Of course, the Union home ministry will find it difficult to come up with a workaround for the other demands of Ladakhi groups: apart from the release of people detained and arrested following the incident – including Sonam Wangchuk – they want fair compensation for those killed and injured, as well as talks exclusively focussed on their demand for statehood and Ladakh’s inclusion in the Constitution’s sixth schedule.

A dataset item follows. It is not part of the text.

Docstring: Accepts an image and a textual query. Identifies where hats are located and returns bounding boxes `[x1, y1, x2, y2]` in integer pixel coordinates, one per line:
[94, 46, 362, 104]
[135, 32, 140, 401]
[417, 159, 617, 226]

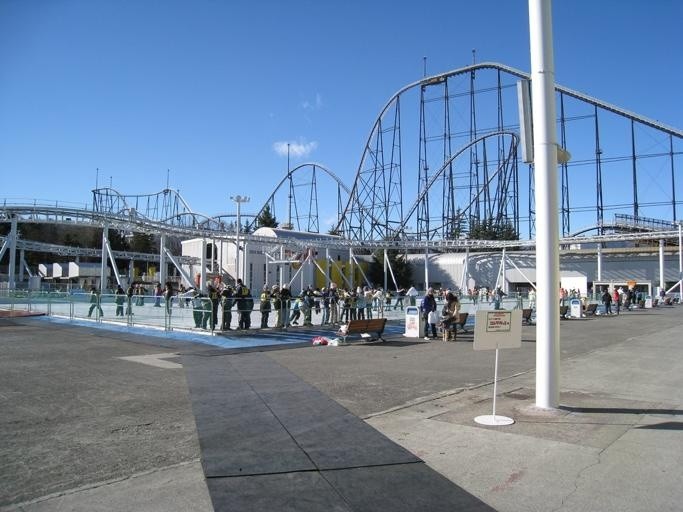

New Delhi has said that the three Bangladeshi nationals who were killed in Tripura on Wednesday had crossed the border to steal cattle, following which they “attacked and injured local villagers with iron dahs and knives, and killed one villager”. The incident, said external affairs ministry spokesperson Randhir Jaiswal in India’s now-characteristic brusque tone towards Bangladesh, shows it is incumbent upon Dhaka to “undertake necessary measures to uphold the sanctity of the International Boundary and support the construction of fencing where needed”. Earlier today, Bangladesh’s foreign affairs ministry had condemned the incident, calling it a “grave violation of human rights and the rule of law” while calling on India to investigate the incident and “take sincere efforts to stop [the] reoccurrence of such inhumane acts”.
Hot on the heels of the Taliban foreign minister’s visit to Delhi, India has waded into the standoff between Pakistan and Afghanistan with the Ministry of External Affairs spokesperson accusing Islamabad of hosting terrorist organisations and sponsoring terrorist activities and calling it “an old practice of Pakistan to blame its neighbours for its own internal failures”.
The pre-test for the first phase of the upcoming and long-delayed census will be held next month, the Registrar General and Census Commissioner has announced. With only the house-listing and housing element of the census – as opposed to its population enumeration component – being tested, it is implied that a methodology for enumerating caste has not yet been finalised, notes Vijaita Singh.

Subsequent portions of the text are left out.